▶ **What is expected**
Rewrite the job posting from "Collaborating with cross-functional" to "deep learning frameworks.", replacing "cross-functional teams" with "partner teams".

▶ **Page text**
§
Deep Learning Engineer (Full-time - Remote)
PerPlant
Posted 6+ months ago
Deep Learning Engineer for Edge Applications
PerPlant is a startup on a mission to democratize AI in agriculture by offering a cost-effective, plug-and-play AI-based camera sensor to optimize pesticide and fertilizer use and increase harvest yield. Our goal is to support sustainable farming practices with innovative technology and actionable data. In this role, you will develop and implement cutting-edge computer vision algorithms for Edge applications. You will focus on real-time plant count, crop type and stage classification, non-crop area classification and localization (sand spots, stones, water suffering areas, tractor tracks, field boundaries), weed detection, and other related tasks.
As a Deep Learning Engineer, you will play a critical role in the development of our product’s real-time perception stack and launch of advanced features.
Key Responsibilities
In this role, your key responsibilities will include:
Designing and developing complete Deep learning pipeline(Data acquisition, Pre-Processing, Training, Validation, Deployment) for real-time image and video analysis.
Implementing and optimizing models on Edge devices with limited computational resources.
Collaborating with cross-functional teams to define project requirements and deliverables.
Analyzing and evaluating the performance of deep learning models and algorithms.
Improving and optimizing existing models and algorithms.
Qualifications
To be successful in this role, you will need:
Proven experience of 3+ years in developing production-level Deep learning-based multi-task perception models.
Proven Experience with deploying models on Edge devices and limited computational resources (Nvidia Jetson or other similar).
Strong proficiency in C++ , Cuda and Tensor RT (for model deployment, re-simulation, pre/post-processing) & Python, TensorFlow, PyTorch, and other deep learning frameworks.
Familiarity with Sensor Fusion, Localization, ROS, and 3D reconstruction or overall working in Robotics perception applications or Automated driving systems will be nice to have.
Experience with software documentation, tracking (ex: Jira) and versioning tools.
What do we offer:
Competitive Salary and Employee stock options in a fast-growing company.
Danish work-life-balance.
Due to the small size of the team, you will have the opportunity to be involved in a wide range of tasks and you’ll have a big say in what you’ll be working on.
A flexible workplace with a young founder team.
Learning and adopting new skills
Application process:
Deadline: NA
The address of employment is as you prefer.
If you are passionate about using technology to make a positive impact on the planet and the environment, and you are looking for an exciting and challenging opportunity, we encourage you to apply for this role. We are excited to hear from you and look forward to working wit you.
Questions for interview -
1. Optimizing Deep Learning Models for Edge Devices
Question: How would you approach optimizing a deep learning model for deployment on an Nvidia Jetson device, considering constraints like memory, latency, and power consumption?
Follow-up Questions:
Can you walk me through how you would prune and quantize a deep learning model?
Explain how TensorRT optimization works and when you would choose FP16 over INT8.
How do you balance the trade-off between model accuracy and performance when applying these techniques?
§
▶ **Data for analysis**
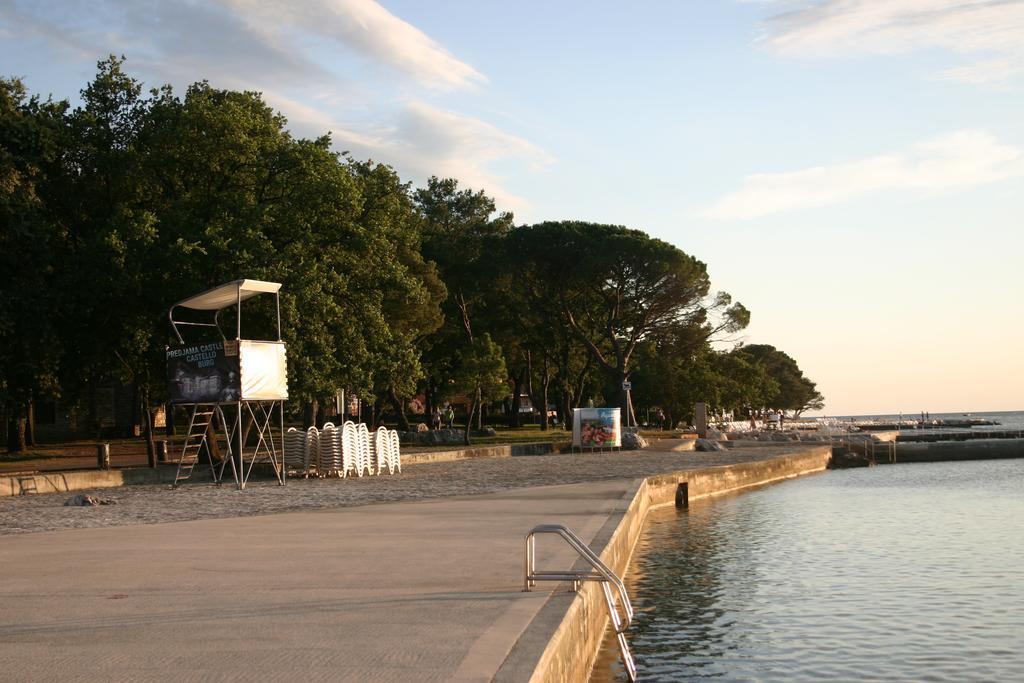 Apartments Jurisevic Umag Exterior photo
§
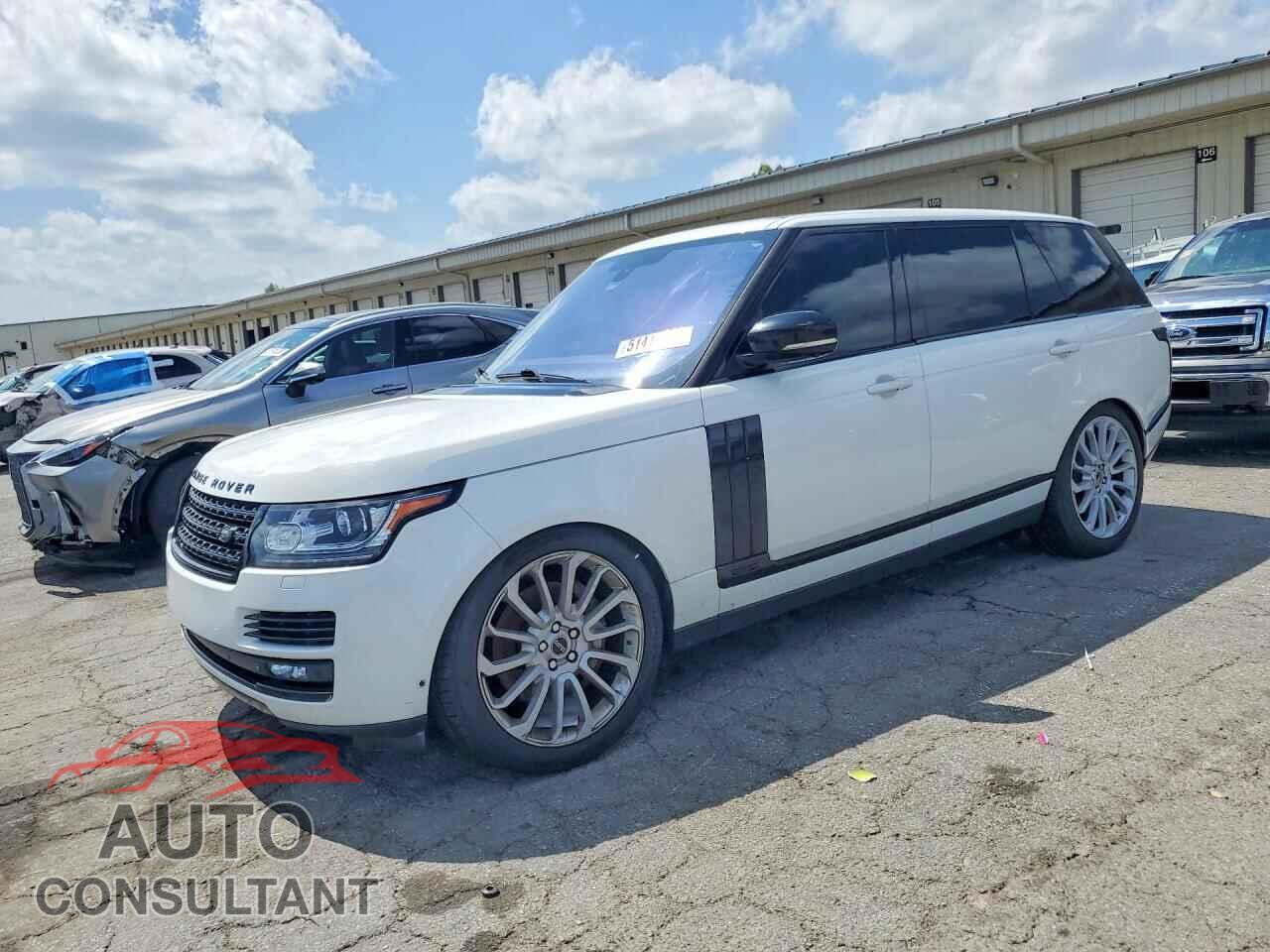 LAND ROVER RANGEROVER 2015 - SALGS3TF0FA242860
§
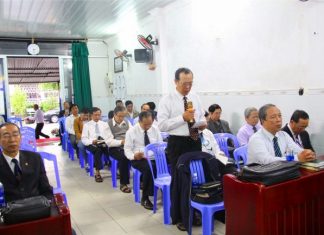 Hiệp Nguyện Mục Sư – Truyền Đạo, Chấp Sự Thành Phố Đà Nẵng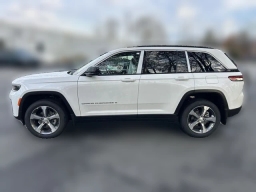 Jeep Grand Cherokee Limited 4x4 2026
§
▶ **Written solution**
Collaborating with partner teams to define project requirements and deliverables.
Analyzing and evaluating the performance of deep learning models and algorithms.
Improving and optimizing existing models and algorithms.
Qualifications
To be successful in this role, you will need:
Proven experience of 3+ years in developing production-level Deep learning-based multi-task perception models.
Proven Experience with deploying models on Edge devices and limited computational resources (Nvidia Jetson or other similar).
Strong proficiency in C++ , Cuda and Tensor RT (for model deployment, re-simulation, pre/post-processing) & Python, TensorFlow, PyTorch, and other deep learning frameworks.